BAB I
PENDAHULUAN
Puisi
merupakan suatu bentuk karya sastra yang memuat berbagai fenomena-fenomena
kehidupan yang terpendam dan perlu diungkap serta dipahami. Dengan demikian
maka pesan atau manfaat yang terkandung didalamnya akan ditangkap dan dirasakan
oleh pembaca, sehingga puisi akan bermakna dan dapat dijadikan sebagai bahan
refleksi diri atau media pembelajaran.
Untuk
dapat memahami dan menyelami maknanya atau bahkan mengkritik karya sastra puisi
tentu tidak mudah, perlu adanya suatu teori dan metode-metode tertentu yang
nantinya akan dijadikan “pisau bedah” dalam menginterpretasi sebuah puisi.
Teori yang digunakan haruslah sesuai dengan sudut pandang dan hal-hal tertentu
yang ingin diungkap oleh kritikus dari sebuah puisi, sehingga apa yang ingin
diungkap dapat diperoleh dengan baik.
A.
Teori
kritik
Struktural
Semiotik adalah salah satu metode kritik dimana dalam penerapannya yaitu
mengkaji tentang struktur karya sastra berupa unsur intrinsik karya serta
kaitannya dengan sistem lambang atau simbol yang dikenal dengan semiotik yang
terdapat dalam karya sastra puisi.
Semiotik
adalah ilmu tanda dan istilah ini berasal dari kata Yunani yang berarti tanda.
(Panuti Sudjiman & Aart van Zoest, 1992).
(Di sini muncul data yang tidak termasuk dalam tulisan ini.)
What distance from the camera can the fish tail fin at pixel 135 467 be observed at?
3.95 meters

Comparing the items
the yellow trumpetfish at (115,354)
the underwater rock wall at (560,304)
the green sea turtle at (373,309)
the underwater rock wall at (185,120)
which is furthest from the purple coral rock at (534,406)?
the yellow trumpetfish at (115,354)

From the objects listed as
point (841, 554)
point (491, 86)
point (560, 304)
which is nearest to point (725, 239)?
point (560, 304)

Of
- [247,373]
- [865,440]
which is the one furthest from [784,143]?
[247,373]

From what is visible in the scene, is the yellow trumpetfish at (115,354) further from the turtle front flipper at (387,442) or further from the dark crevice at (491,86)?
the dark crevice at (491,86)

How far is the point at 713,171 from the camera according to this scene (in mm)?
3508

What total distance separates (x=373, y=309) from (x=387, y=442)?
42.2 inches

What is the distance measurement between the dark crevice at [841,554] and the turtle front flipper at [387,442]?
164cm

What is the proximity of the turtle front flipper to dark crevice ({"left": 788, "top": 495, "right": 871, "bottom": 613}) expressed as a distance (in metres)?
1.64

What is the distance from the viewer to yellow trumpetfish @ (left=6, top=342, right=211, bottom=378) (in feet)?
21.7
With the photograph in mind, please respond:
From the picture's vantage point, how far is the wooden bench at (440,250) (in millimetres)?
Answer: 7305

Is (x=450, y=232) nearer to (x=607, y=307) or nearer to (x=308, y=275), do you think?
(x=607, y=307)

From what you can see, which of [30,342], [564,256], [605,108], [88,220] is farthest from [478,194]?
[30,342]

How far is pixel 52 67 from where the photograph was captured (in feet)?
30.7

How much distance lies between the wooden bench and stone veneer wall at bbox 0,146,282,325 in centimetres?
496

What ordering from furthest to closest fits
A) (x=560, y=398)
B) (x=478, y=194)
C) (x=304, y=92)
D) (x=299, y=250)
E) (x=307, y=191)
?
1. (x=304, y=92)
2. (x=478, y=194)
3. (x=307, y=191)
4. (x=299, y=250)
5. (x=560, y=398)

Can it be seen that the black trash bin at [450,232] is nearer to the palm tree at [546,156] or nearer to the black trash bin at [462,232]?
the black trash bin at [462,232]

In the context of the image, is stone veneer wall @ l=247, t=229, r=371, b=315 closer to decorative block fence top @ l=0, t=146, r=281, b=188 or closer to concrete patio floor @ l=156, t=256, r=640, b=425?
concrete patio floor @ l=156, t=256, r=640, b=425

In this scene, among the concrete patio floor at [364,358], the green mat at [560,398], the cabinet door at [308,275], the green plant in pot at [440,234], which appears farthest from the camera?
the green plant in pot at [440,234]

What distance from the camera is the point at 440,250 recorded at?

Secara umum semiotik ilmu yang
mempelajari tentang tanda-tanda. Semiotik itu mempelajari sistem- sistem,
aturan-aturan, dan konvensi-konvensi yang memungkinkan tanda-tanda tersebut
mempunyai arti. Dalam kritik sastra, penelitian semiotik mempunyai analisis
sastra sebagai sebuah penggunaan bahasa yang bergantung pada konvensi-konvensi
tambahan dan memiliki ciri-ciri yang menyebabkan bermacam-macam cara.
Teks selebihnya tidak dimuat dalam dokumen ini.